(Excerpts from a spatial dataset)
## START

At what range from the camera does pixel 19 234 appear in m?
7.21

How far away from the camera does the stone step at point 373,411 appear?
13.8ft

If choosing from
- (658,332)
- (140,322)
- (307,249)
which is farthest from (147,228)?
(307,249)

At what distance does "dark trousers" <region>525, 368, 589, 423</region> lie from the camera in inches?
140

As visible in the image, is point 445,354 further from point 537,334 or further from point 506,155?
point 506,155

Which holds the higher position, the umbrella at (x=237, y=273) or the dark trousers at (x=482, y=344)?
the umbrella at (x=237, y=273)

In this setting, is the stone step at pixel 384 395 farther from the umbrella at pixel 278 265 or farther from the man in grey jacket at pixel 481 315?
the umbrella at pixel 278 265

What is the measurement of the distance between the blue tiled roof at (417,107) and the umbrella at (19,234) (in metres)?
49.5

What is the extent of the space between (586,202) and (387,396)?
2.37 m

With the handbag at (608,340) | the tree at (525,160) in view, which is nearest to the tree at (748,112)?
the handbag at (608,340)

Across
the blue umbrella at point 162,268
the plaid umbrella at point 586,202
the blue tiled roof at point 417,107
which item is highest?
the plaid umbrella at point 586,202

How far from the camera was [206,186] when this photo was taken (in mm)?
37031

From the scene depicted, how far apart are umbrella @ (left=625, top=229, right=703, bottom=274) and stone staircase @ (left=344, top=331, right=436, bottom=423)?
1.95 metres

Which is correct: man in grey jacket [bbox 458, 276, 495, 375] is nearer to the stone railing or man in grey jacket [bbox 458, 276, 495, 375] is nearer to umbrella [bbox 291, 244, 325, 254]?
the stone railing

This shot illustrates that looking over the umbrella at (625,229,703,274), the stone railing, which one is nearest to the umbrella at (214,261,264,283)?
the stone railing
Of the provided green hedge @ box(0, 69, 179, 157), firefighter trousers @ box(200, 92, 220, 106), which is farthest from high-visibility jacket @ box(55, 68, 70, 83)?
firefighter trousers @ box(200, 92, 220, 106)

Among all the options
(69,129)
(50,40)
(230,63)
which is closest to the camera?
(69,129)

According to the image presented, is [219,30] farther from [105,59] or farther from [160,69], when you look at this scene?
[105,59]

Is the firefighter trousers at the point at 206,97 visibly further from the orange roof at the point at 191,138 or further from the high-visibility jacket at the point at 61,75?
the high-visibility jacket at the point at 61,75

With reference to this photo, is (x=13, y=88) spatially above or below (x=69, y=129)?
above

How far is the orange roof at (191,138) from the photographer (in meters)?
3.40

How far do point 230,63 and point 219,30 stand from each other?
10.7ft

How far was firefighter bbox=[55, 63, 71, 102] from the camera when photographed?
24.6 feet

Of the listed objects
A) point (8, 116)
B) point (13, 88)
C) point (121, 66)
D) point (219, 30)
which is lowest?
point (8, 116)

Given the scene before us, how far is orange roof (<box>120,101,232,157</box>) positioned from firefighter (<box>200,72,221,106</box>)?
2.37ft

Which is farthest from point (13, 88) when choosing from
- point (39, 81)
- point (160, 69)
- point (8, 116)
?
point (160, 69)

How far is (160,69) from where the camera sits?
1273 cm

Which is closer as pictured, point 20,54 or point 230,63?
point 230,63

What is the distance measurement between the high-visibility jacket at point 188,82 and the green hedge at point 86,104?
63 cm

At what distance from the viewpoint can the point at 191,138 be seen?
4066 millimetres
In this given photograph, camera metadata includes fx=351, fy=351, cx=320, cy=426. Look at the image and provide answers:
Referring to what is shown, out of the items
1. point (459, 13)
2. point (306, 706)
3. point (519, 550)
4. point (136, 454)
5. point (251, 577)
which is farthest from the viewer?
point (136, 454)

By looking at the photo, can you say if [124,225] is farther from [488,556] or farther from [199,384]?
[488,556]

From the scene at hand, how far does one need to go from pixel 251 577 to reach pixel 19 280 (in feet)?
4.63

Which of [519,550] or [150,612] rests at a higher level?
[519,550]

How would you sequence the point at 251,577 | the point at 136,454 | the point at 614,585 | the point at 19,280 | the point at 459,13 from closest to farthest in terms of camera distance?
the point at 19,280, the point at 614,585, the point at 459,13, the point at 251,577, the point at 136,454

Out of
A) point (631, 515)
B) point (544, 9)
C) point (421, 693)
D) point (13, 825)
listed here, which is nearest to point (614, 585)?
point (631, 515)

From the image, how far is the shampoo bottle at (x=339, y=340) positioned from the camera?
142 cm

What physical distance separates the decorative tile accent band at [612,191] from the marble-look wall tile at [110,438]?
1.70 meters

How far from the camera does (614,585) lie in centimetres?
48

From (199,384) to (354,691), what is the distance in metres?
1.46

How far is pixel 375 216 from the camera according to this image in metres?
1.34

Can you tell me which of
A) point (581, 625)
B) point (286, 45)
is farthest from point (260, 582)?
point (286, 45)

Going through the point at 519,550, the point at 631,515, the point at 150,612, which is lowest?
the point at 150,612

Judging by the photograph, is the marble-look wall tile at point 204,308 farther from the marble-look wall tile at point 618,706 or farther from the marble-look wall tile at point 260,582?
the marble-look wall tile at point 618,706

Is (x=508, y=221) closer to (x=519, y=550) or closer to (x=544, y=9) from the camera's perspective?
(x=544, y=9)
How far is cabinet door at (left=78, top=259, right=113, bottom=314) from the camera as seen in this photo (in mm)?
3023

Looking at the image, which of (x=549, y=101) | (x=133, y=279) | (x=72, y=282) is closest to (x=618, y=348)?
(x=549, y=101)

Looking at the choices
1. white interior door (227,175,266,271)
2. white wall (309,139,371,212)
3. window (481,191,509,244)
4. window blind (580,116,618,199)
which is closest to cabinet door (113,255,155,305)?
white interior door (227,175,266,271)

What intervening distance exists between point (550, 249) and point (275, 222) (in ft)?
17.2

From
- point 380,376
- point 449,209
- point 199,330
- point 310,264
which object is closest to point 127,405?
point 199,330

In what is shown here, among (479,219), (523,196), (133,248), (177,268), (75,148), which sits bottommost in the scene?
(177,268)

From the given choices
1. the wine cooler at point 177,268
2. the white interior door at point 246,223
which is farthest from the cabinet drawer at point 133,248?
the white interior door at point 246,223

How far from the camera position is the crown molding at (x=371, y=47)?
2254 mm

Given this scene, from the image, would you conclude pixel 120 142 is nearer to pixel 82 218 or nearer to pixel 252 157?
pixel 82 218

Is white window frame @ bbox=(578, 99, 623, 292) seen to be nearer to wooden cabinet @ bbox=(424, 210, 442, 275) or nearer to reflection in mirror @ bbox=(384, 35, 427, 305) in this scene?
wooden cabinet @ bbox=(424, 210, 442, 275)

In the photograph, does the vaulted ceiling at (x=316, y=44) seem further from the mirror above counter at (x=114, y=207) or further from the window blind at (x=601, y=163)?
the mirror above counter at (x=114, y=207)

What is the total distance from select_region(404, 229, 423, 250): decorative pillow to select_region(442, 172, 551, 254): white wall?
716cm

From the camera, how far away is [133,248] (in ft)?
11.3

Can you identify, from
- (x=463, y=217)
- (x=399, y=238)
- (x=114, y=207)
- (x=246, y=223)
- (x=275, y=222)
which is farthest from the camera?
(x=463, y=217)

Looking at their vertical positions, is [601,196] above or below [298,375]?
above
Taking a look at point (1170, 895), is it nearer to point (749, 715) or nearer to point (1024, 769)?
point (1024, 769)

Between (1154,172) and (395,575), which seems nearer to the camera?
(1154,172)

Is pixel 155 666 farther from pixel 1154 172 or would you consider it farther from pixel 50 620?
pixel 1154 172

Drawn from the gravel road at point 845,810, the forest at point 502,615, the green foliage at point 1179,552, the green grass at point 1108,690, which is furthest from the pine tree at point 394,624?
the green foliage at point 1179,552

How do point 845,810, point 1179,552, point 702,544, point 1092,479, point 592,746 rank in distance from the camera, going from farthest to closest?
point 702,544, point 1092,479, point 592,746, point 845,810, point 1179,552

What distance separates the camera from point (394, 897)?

## END

▸ Challenge:
Transcribe, word for word, every line from the one containing "How far from the camera position" through the final line of the entries, and nothing else.

▸ Result of this task:
How far from the camera position is the crown molding at (x=371, y=47)?
2254 mm

Given this scene, from the image, would you conclude pixel 120 142 is nearer to pixel 82 218 or nearer to pixel 252 157?
pixel 82 218

Is white window frame @ bbox=(578, 99, 623, 292) seen to be nearer to wooden cabinet @ bbox=(424, 210, 442, 275) or nearer to reflection in mirror @ bbox=(384, 35, 427, 305) in this scene?
wooden cabinet @ bbox=(424, 210, 442, 275)

In the photograph, does the vaulted ceiling at (x=316, y=44) seem further from the mirror above counter at (x=114, y=207) or further from the window blind at (x=601, y=163)?
the mirror above counter at (x=114, y=207)

What is the total distance from select_region(404, 229, 423, 250): decorative pillow to select_region(442, 172, 551, 254): white wall?
716cm

From the camera, how far away is [133,248] (in ft)?
11.3

Can you identify, from
- (x=463, y=217)
- (x=399, y=238)
- (x=114, y=207)
- (x=246, y=223)
- (x=275, y=222)
which is farthest from the camera?
(x=463, y=217)

Looking at their vertical positions, is [601,196] above or below [298,375]?
above
Taking a look at point (1170, 895), is it nearer to point (749, 715) or nearer to point (1024, 769)?
point (1024, 769)

Between (1154,172) and (395,575), which seems nearer to the camera?
(1154,172)

Is pixel 155 666 farther from pixel 1154 172 or would you consider it farther from pixel 50 620?
pixel 1154 172

Drawn from the gravel road at point 845,810, the forest at point 502,615, the green foliage at point 1179,552, the green grass at point 1108,690, which is furthest from the pine tree at point 394,624?
the green foliage at point 1179,552

How do point 845,810, point 1179,552, point 702,544, point 1092,479, point 592,746 rank in distance from the camera, going from farthest to closest?
point 702,544, point 1092,479, point 592,746, point 845,810, point 1179,552

What distance separates the camera from point (394, 897)?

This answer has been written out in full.